In fact we already have this as one is_a path in GO. We could  
certainly get rid of the path to 'cellular amine metabolic process' by  
obsoleting the term, it would decrease the tangling in GO. But if we  
applied this across the board we could potentially lose many valuable  
grouping terms and change the results of enrichment analyses etc.

A google search for "cellular amine metabolism" returns one result,  
and all results for "cellular amine metabolic process" all lead to GO.  
So in this case the term is perhaps suspect. But without the  
"cellular" prefix it's a common term so I think we have to account for  
it at least as a synonym.

> or whatever classes we chose from ChEBI - a ChEBI slim might be  
> useful here actually.

I had imagined the CHEBI slim would be generated automatically based  
on what terms we selected for our (GO's) logical definitions.

> Not sure what we do about multiple is_a inheritance in ChEBI though.  
> Maybe it would be possible to use a single-inheritance slim?

Multiple inheritance isn't a problem per se. What's important is that  
there is a single asserted is_a hierarchy (which you get by having  
genus-differentia definitions).
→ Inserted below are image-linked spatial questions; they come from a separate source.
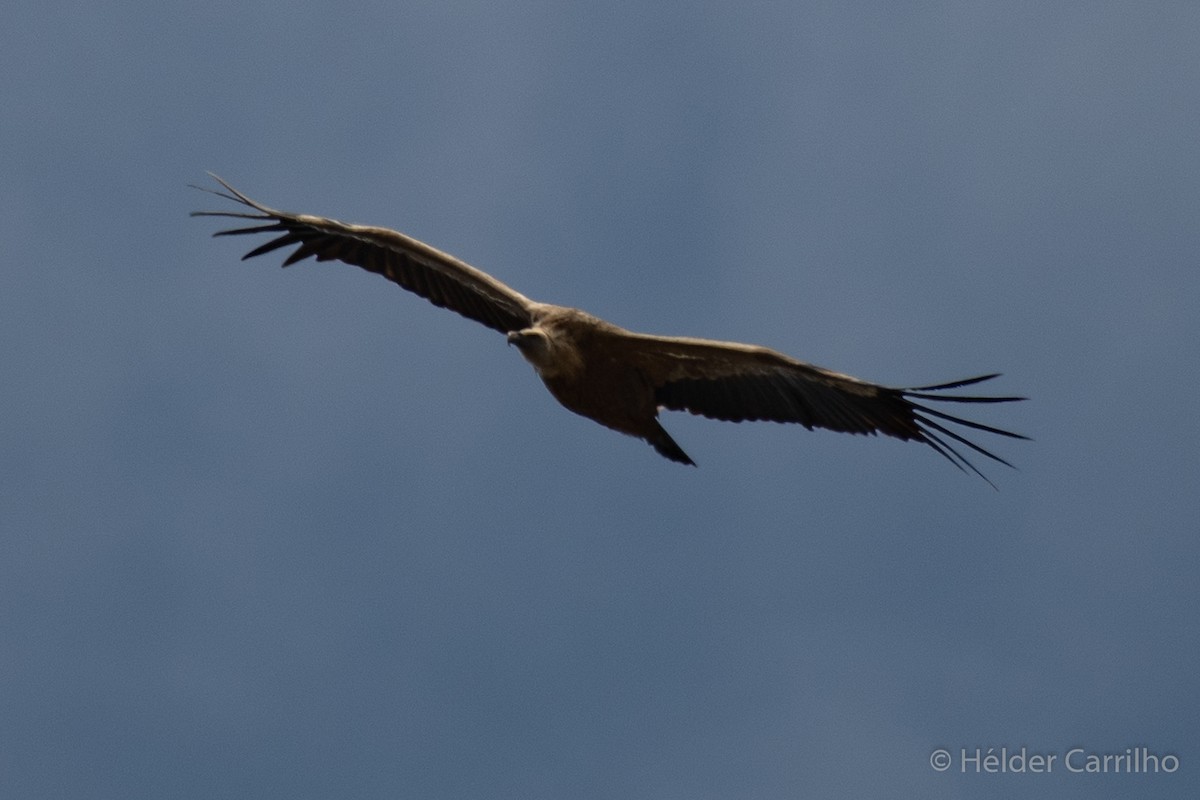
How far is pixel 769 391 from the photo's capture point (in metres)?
11.7

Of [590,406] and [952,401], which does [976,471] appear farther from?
[590,406]

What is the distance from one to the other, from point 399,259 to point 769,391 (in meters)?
3.25

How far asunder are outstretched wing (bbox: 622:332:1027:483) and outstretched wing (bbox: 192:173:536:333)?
1.34 m

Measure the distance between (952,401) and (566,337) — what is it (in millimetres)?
2669

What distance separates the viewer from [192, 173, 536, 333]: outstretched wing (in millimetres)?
12727

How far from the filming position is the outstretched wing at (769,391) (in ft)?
36.5

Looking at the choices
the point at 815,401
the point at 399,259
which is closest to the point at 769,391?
the point at 815,401

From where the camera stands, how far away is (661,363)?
11.7 m

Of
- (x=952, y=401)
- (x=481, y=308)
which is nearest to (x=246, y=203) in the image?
(x=481, y=308)

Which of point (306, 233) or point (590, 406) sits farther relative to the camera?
point (306, 233)

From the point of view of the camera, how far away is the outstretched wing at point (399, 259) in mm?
12727

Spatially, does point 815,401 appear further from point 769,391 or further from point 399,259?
point 399,259

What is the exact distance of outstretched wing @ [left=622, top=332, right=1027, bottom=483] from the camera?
11125 millimetres

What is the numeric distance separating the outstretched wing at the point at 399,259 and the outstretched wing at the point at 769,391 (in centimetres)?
134
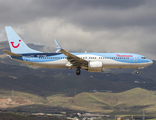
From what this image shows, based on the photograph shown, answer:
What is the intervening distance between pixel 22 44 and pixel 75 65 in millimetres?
20695

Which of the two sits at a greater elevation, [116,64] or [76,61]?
[76,61]

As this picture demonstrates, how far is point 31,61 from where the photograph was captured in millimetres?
80125

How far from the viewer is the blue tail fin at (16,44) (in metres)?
84.2

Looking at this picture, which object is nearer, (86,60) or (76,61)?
(76,61)

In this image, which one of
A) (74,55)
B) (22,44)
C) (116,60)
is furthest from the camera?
(22,44)

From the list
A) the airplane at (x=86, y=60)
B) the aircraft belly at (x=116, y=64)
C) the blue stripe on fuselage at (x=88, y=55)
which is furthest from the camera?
the blue stripe on fuselage at (x=88, y=55)

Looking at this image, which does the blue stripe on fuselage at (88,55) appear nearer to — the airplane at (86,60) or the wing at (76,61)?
the airplane at (86,60)

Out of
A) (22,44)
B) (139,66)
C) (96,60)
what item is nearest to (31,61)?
(22,44)

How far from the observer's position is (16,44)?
8538cm

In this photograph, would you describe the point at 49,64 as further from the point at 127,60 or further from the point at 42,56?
the point at 127,60

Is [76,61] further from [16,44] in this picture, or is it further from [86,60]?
[16,44]

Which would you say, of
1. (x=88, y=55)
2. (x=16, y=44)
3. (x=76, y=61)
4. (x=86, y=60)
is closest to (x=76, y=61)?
(x=76, y=61)

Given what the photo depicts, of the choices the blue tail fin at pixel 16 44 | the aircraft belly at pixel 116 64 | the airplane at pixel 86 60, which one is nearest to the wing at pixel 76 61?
the airplane at pixel 86 60

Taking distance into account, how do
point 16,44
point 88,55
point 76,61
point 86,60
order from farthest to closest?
point 16,44 < point 88,55 < point 86,60 < point 76,61
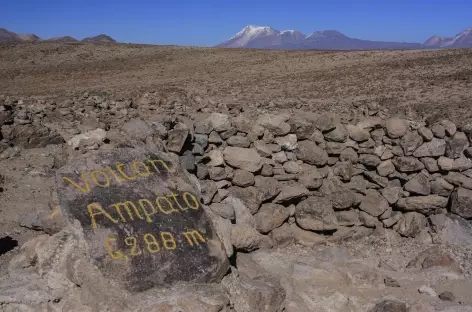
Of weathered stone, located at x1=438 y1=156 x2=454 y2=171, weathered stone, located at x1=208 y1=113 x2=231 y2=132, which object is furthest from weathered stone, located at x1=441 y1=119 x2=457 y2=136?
weathered stone, located at x1=208 y1=113 x2=231 y2=132

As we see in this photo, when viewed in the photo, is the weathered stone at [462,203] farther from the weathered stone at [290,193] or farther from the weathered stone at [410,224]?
the weathered stone at [290,193]

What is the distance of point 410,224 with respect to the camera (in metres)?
6.63

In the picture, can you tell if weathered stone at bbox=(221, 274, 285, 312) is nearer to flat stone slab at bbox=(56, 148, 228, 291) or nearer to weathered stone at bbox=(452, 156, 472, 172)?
flat stone slab at bbox=(56, 148, 228, 291)

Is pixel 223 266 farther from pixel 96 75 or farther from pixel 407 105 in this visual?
pixel 96 75

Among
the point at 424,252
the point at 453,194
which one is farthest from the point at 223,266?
the point at 453,194

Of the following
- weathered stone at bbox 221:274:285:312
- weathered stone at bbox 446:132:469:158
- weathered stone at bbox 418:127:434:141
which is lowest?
weathered stone at bbox 221:274:285:312

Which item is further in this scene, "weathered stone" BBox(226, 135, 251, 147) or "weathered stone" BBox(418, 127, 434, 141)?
"weathered stone" BBox(418, 127, 434, 141)

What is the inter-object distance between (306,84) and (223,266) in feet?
59.9

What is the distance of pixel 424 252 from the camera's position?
6.01 m

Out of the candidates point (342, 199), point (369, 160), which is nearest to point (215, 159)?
point (342, 199)

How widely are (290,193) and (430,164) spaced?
83.5 inches

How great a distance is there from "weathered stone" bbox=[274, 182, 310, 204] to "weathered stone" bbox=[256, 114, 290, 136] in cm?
76

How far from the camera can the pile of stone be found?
6.14 m

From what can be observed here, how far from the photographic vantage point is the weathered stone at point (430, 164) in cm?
659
You can still keep grouping terms,  
with these being entailed by the logical definitions.

Starting with a CHEBI single inheritance slim is a great idea. Of  
course, it would be better to have the fully refactored ontology with  
computable genus-differentia definitions but this is a lot of work, so  
starting with a single inheritance slim is a good start.

To get the ball rolling here, is my chemistry-naive first pass.
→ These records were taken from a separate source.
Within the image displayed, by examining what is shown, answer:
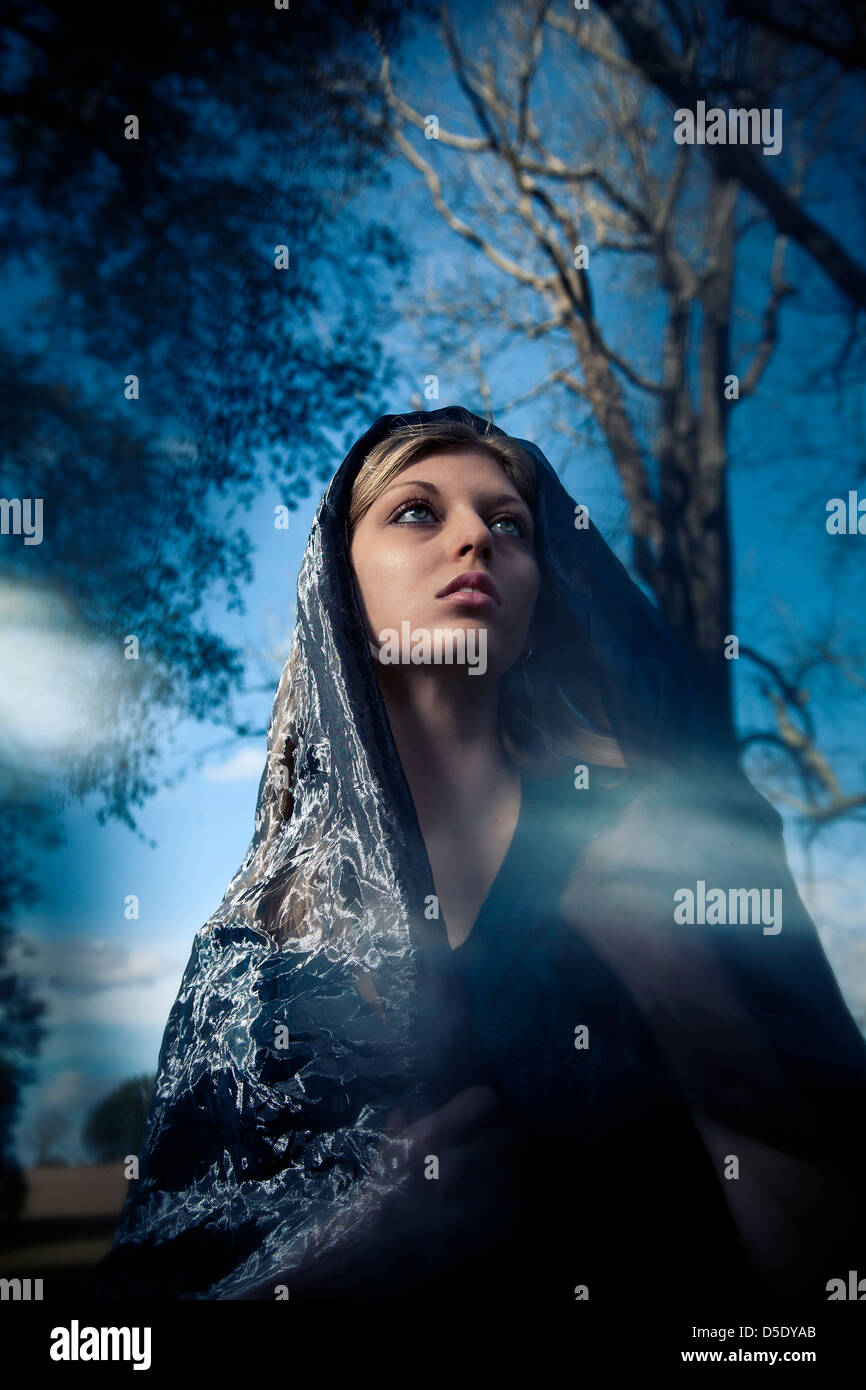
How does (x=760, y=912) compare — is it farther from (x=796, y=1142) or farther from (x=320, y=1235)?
(x=320, y=1235)

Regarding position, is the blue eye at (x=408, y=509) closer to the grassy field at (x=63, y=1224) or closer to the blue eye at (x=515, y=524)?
the blue eye at (x=515, y=524)

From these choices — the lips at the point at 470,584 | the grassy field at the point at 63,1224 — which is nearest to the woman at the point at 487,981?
the lips at the point at 470,584

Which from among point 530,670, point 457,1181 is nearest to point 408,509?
point 530,670

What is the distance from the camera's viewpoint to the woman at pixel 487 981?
1104 millimetres

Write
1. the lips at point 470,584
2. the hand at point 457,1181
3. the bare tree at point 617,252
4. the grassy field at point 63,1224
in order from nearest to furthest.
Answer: the hand at point 457,1181 → the lips at point 470,584 → the grassy field at point 63,1224 → the bare tree at point 617,252

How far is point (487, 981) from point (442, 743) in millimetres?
327

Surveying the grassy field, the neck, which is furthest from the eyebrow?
the grassy field

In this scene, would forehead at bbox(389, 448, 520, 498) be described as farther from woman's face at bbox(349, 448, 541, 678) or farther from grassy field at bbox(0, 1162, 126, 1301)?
grassy field at bbox(0, 1162, 126, 1301)

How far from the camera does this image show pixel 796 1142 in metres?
1.08

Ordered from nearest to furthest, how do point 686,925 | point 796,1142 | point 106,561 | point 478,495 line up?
point 796,1142 < point 686,925 < point 478,495 < point 106,561

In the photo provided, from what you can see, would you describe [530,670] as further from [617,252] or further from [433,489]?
[617,252]

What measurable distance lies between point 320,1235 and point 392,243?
146cm
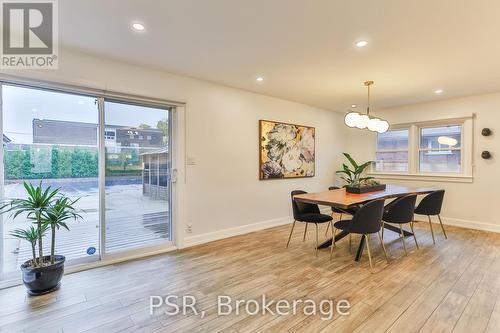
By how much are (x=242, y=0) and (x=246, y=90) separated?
2.43 meters

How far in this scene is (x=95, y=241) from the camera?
10.3 ft

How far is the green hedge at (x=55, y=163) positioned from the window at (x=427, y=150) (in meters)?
5.44

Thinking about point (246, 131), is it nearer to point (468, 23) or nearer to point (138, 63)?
point (138, 63)

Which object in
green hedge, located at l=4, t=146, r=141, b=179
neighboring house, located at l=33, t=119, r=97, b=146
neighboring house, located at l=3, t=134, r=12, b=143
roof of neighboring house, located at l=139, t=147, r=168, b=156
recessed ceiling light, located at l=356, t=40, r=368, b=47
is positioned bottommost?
green hedge, located at l=4, t=146, r=141, b=179

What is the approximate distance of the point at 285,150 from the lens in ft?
16.5

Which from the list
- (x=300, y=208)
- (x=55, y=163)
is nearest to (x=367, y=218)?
(x=300, y=208)

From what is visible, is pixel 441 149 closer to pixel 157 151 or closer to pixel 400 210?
pixel 400 210

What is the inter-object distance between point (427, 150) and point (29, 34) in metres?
6.58

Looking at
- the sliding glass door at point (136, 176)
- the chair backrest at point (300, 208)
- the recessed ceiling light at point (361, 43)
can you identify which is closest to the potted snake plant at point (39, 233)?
the sliding glass door at point (136, 176)

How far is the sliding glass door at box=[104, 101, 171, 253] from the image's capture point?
3.24 meters

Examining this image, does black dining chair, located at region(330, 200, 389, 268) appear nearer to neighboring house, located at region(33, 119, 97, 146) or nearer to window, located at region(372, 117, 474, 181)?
window, located at region(372, 117, 474, 181)

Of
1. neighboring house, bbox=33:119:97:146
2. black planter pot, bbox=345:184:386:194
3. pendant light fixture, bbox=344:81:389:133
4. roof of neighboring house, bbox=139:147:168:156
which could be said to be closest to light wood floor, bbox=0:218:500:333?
black planter pot, bbox=345:184:386:194

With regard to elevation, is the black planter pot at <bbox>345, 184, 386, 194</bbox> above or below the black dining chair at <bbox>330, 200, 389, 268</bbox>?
above

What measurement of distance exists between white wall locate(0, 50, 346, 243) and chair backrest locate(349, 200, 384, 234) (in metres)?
2.00
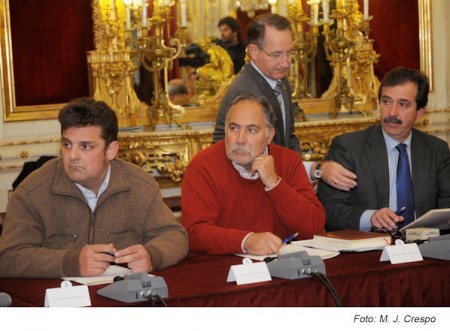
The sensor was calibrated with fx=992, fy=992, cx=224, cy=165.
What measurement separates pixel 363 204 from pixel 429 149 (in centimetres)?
44

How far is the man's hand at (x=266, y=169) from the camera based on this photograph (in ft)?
13.0

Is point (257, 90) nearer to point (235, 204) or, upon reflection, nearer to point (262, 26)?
point (262, 26)

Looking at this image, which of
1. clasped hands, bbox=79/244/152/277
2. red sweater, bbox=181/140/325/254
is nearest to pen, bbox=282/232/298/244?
red sweater, bbox=181/140/325/254

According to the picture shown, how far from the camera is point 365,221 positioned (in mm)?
4297

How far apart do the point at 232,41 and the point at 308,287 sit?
4552 millimetres

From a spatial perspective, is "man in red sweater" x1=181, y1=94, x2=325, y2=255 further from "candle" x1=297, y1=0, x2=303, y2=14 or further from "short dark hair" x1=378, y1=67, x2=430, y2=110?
"candle" x1=297, y1=0, x2=303, y2=14

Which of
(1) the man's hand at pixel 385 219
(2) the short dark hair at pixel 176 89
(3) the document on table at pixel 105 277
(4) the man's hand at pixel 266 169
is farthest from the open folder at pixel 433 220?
(2) the short dark hair at pixel 176 89

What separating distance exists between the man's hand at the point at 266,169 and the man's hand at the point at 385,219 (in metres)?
0.49

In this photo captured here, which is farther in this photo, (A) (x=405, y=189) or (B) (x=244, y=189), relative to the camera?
(A) (x=405, y=189)

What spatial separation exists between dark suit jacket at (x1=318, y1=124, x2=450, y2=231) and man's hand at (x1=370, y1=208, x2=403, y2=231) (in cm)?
21

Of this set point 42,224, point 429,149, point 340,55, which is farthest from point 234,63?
point 42,224

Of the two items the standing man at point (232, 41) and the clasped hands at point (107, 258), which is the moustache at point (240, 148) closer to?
the clasped hands at point (107, 258)

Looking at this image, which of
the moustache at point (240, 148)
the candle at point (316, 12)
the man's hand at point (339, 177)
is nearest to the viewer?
the moustache at point (240, 148)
In the long run CHEBI would have the following asserted is_a hierarchy:

    is_a CHEBI:50860 ! organic molecular entity DIFF: has_part carbob
     is_a CHEBI:**new** ! organic acid DIFF: has_quality acidic
      is_a CHEBI:33575 ! carboxylic acid DIFF: has_part carboxyl_group
       is_a CHEBI:33709 ! amino acid DIFF: has_part amino_group
        is_a CHEBI:28300 ! glutamine

(I am giving the classes my own proposed differentia. The tree  
notation is a bit odd. You should read entries as "amino acid is_a  
carboxylic acid that has_part some amino_group")

Note that I am not suggesting CHEBI eliminate their other useful  
grouping classes. These would become part of the inferred hierarchy.  
But for the slim approximation, we would simply remove multiple- 
inheritance causing terms like oxoacid, organic amino compound, and a  
bunch of intermediate terms from the slim.

GO would keep the following as the backbone hierarchy:

   is_a GO:0044237 ! cellular metabolic process
     is_a GO:0006082 ! organic acid metabolic process
      is_a GO:0019752 ! carboxylic acid metabolic process
       is_a GO:0006520 ! cellular amino acid metabolic process
        is_a GO:0009064 ! glutamine family amino acid metabolic process
         is_a GO:0006541 ! glutamine metabolic process

With the obvious CHEBI-based logical definitions. I'm ignoring the  
"cellular" qualifier on 6520 for now. Note the need for the new CHEBI  
term.

* The above could be the 'default' path shown when looking at this  
term in GO. This could be computed from the asserted single-asserted- 
is_a CHEBI hierarchy
* GO would keep terms such as "amine metabolism". The is_a link could  
be inferred based on a to-be-added relationship in CHEBI, such as  
"amino acid has_part amine" (see my email below for details).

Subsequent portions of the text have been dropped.